Mystified Magician

Had Tommy Cooper's magic tricks actually worked, he may have simply faded from memory as have countless other magicians before and after him. Fortunately for us, however, good old Tommy was so competently bad that he is fondly remembered as the 'World's Worst Magician' by his peers.

When he was 17 and an apprentice shipwright in Essex, his hometown, he judged his talents as a magician to be good enough to allow him to appear in a public concert held by his firm. Totally intent on giving a serious display of mind-boggling prestidigitation, Tommy waited patiently behind the curtains for his moment of glory and fame to arrive.

The curtains opened, Tommy moved to center stage and..... promptly forgot everything he was going to do!

He just stood there for a long while, opening his mouth only to close it again. The audience was spellbound, to say the least (which was more than Tommy was saying), intent on watching for what might suddenly appear in his mouth besides his pearly whites. 'Better get on with it,' Cooper told himself. And he did.

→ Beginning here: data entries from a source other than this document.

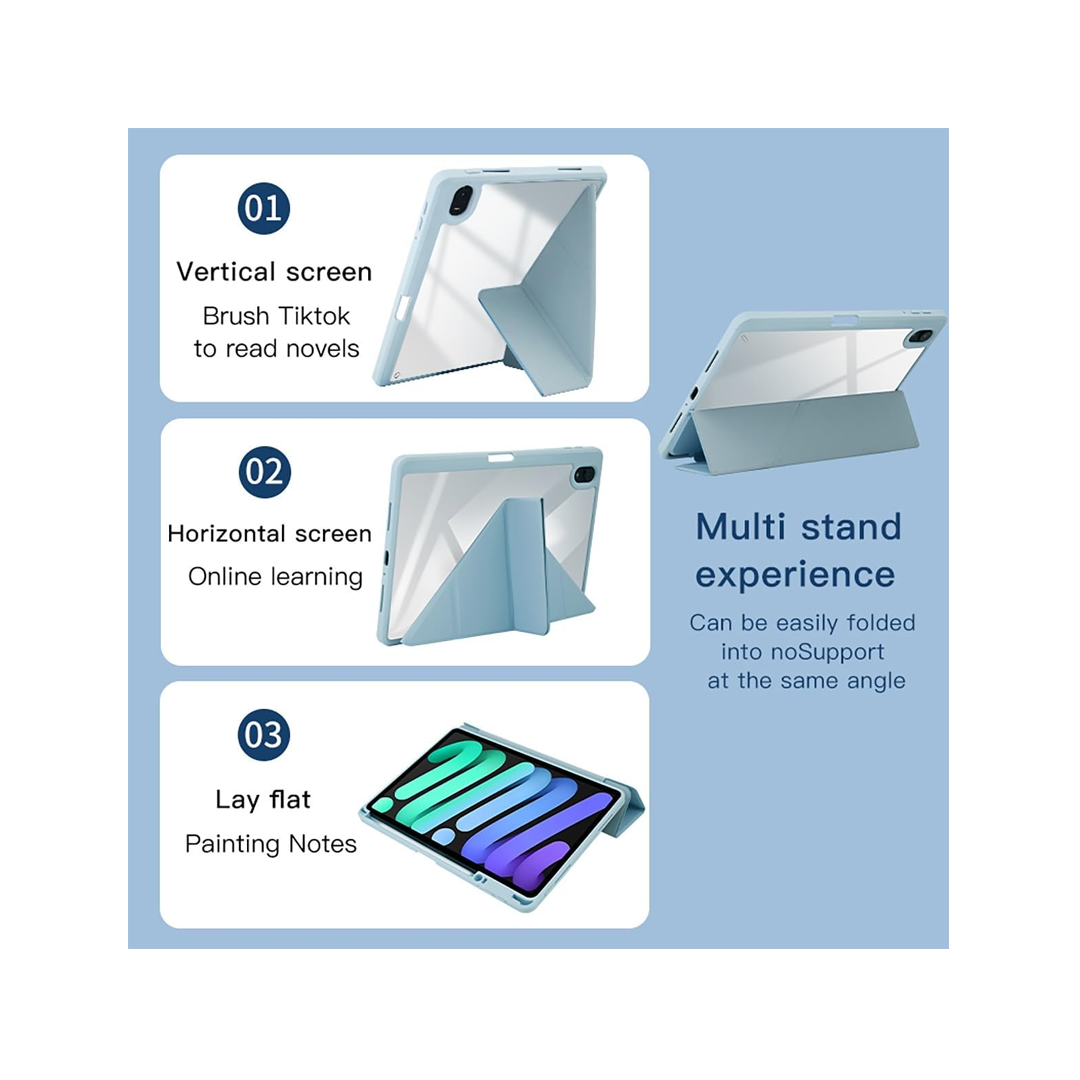 01

Vertical screen

Brush Tiktok to read novels

02

Horizontal screen

Online learning

03

Lay flat

Painting Notes

Multi stand experience

Can be easily folded into noSupport at the same angle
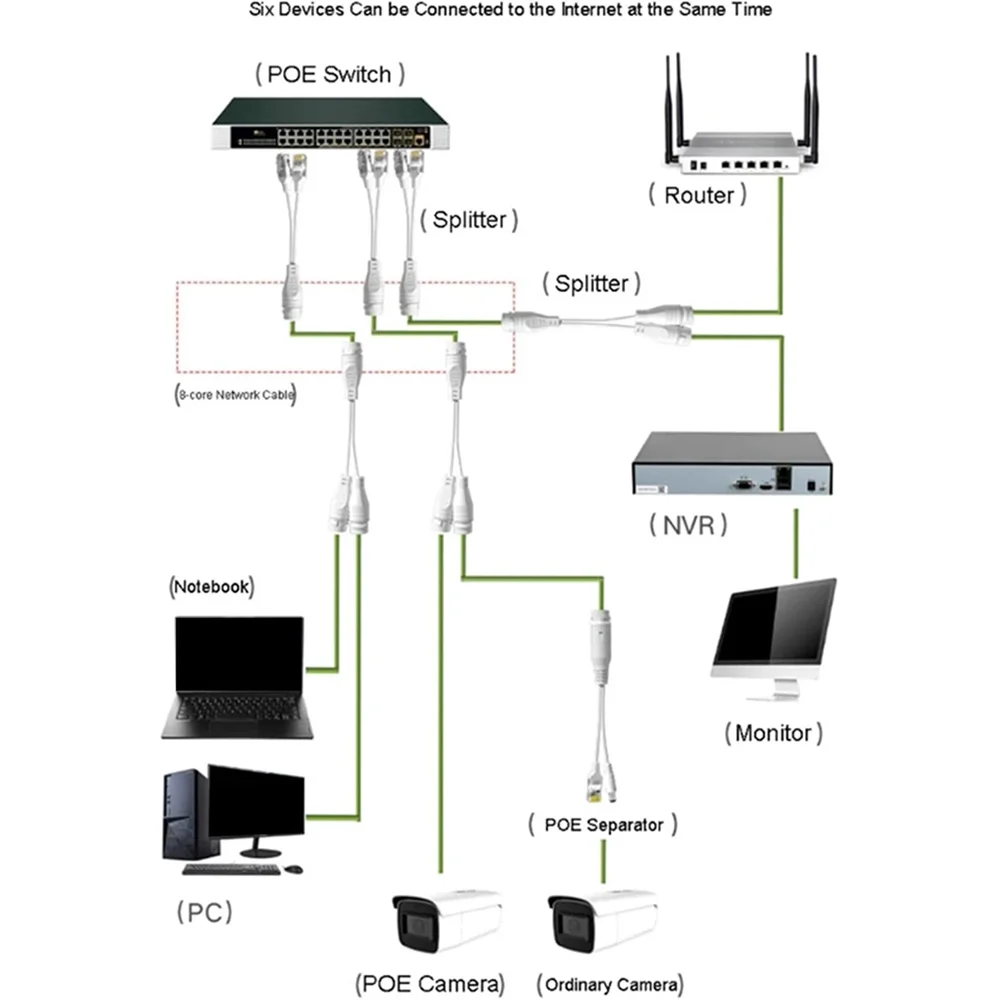 Six Devices Can be Connected to the Internet at the Same Time

( POE Switch )

( Router )

( Splitter )

( Splitter )

(8-core Network Cable)

( NVR )

(Notebook)

( Monitor )

( POE Separator )

( PC )

(POE Camera)

(Ordinary Camera)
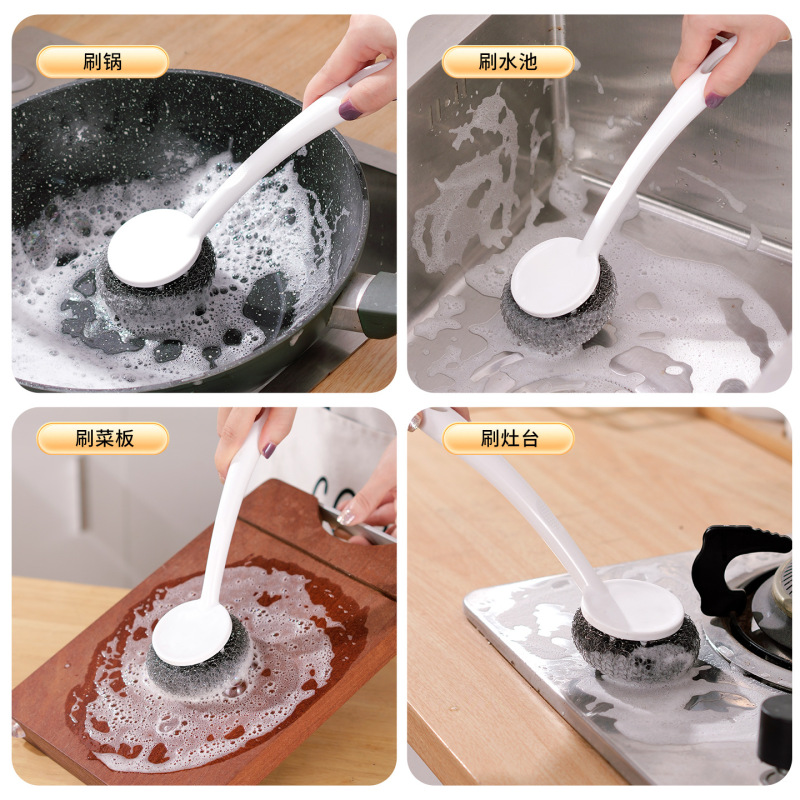 刷锅

刷水池

刷菜板

刷灶台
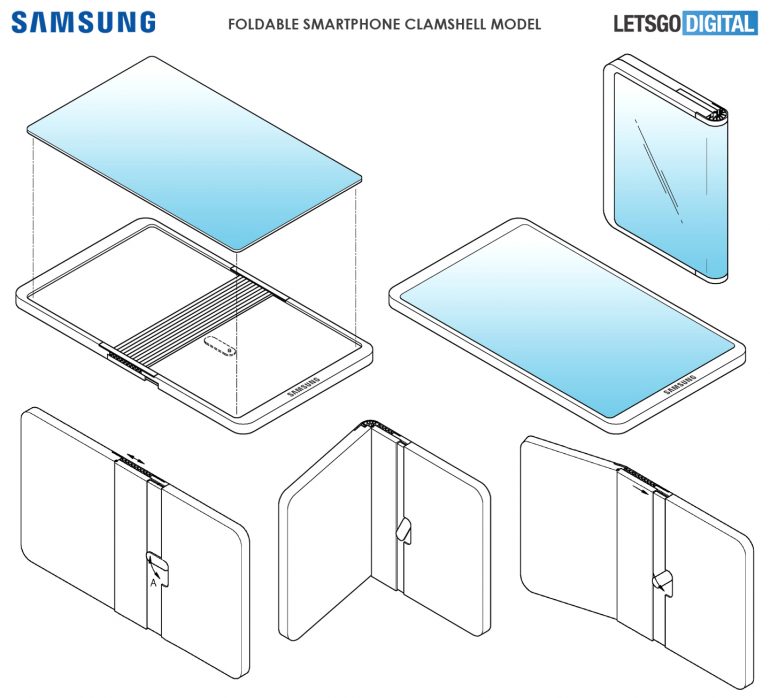 SAMSUNG

FOLDABLE SMARTPHONE CLAMSHELL MODEL

LETSGO DIGITAL

SAMSUNG

SAMSUNG

A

Murphy may have had Tommy in mind when he wrote his famous law. Everything that could go wrong... did! Every trick failed... disastrously. But Tommy stuck to it, determined to prove his abilities to the world. As a grand finale, Tommy reserved his best illusion: the old 'upside-down-milk-bottle-where-the-milk-doesn't-pour-out' trick. Struggling to revive the audience's faith in him, Tommy carefully filled a bottle with milk. The audience, meanwhile, was totally entranced. They just couldn't wait to see what Tommy would do with this one.

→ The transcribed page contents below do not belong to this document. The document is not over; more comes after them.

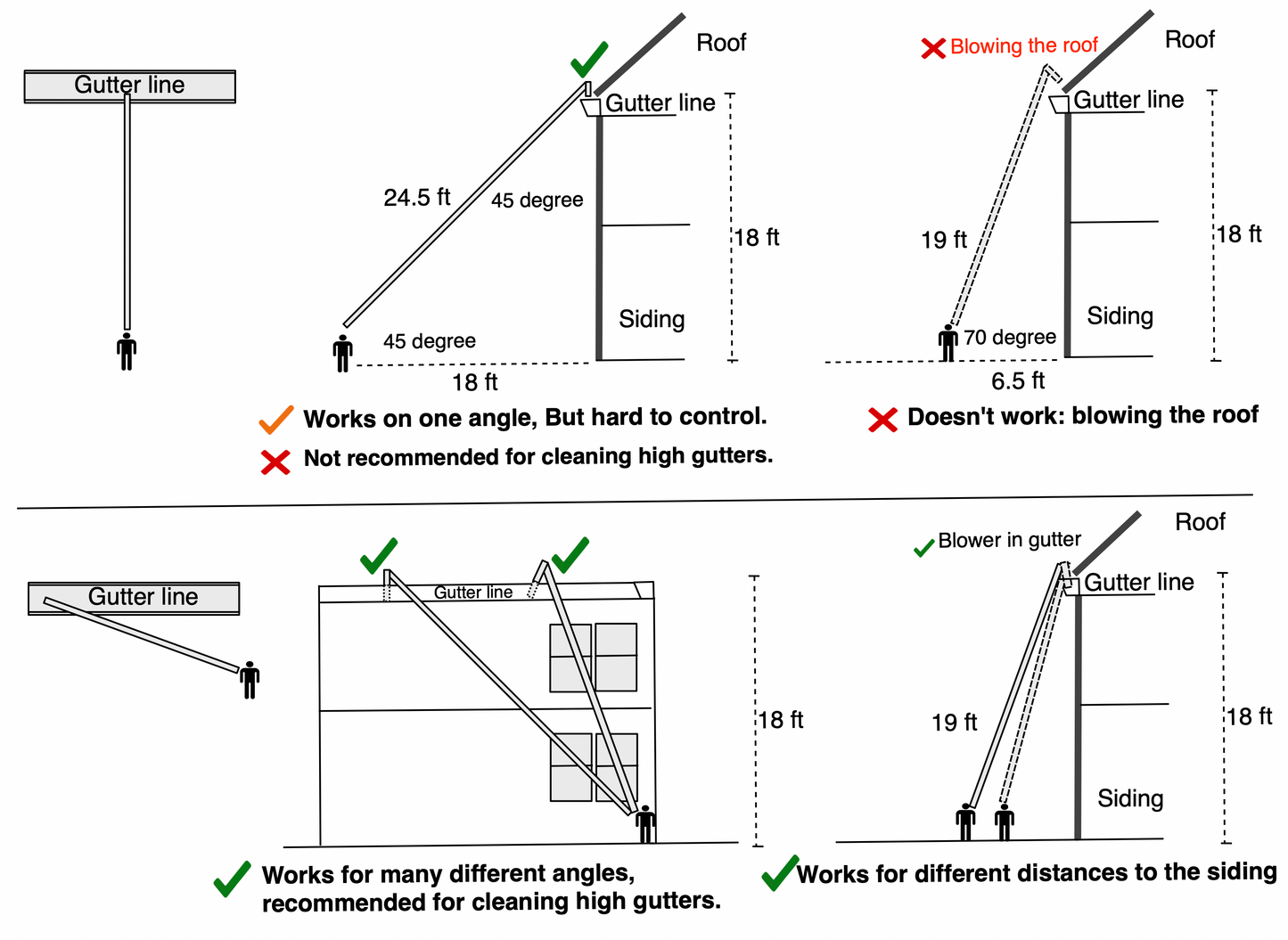 Gutter line

Roof

Gutter line

24.5 ft

45 degree

18 ft

Siding

45 degree

18 ft

Works on one angle, But hard to control.

Not recommended for cleaning high gutters.

Blowing the roof

Roof

Gutter line

19 ft

18 ft

Siding

70 degree

6.5 ft

Doesn't work: blowing the roof

Gutter line

Gutter line

18 ft

Works for many different angles, recommended for cleaning high gutters.

Blower in gutter

Roof

Gutter line

19 ft

18 ft

Siding

Works for different distances to the siding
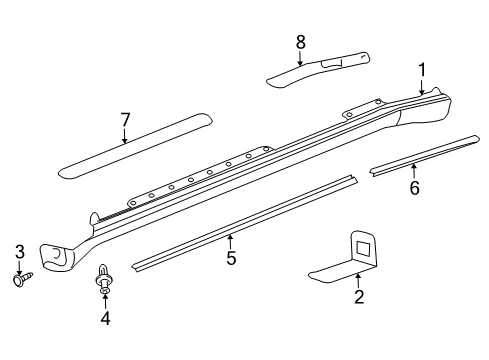 8
1
7
6
5
3
4
2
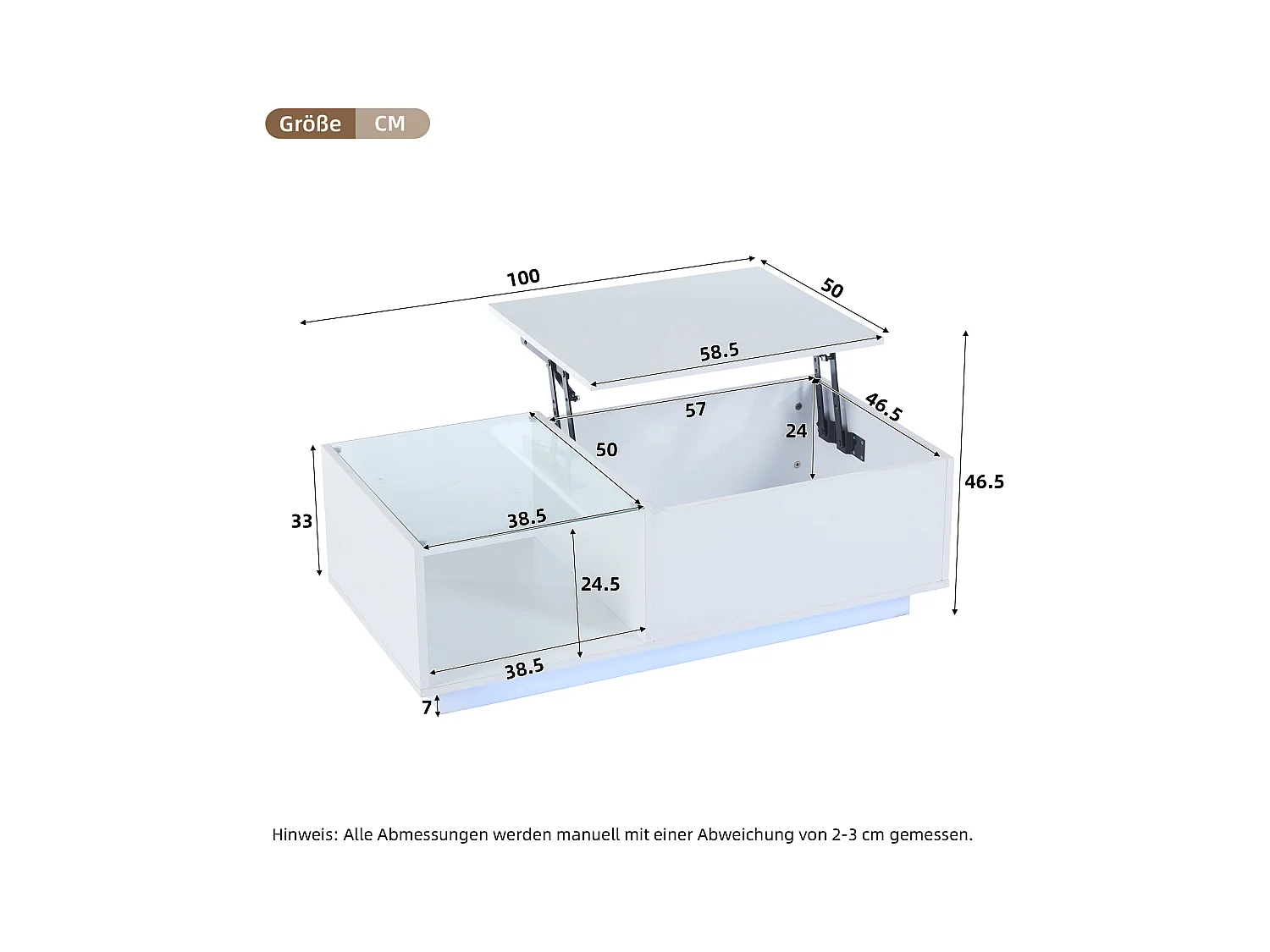 Größe CM

100

50

58.5

57

46.5

24

50

46.5

33

38.5

24.5

38.5

7

Hinweis: Alle Abmessungen werden manuell mit einer Abweichung von 2-3 cm gemessen.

"You have a bottle full of milk," he told the eager, wide-eyed crowd, "and you put paper over the top. You turn the bottle upside down, and take the paper away. The milk stays in."

With intense anticipation, the audience watched as Tommy carefully turned the bottle upside down, (pausing for a moment in an effort to increase the suspense, just as he had learned about in Magic 101) and then quickly yanked the paper away.......

Drenched in milk, Tommy suddenly decided that this would be a good moment to develop stage fright and stood there furiously moving his mouth. Nothing came out. Then he began to tremble uncontrollably. Perspiration soaked the clothing the milk had missed. Turning toward the wings, Tommy walked his convulsing body off stage to the massed cheer of a standing ovation.

Tommy Cooper's dreams of his name being entered into the history books were assured. He would be remembered for a long, long time.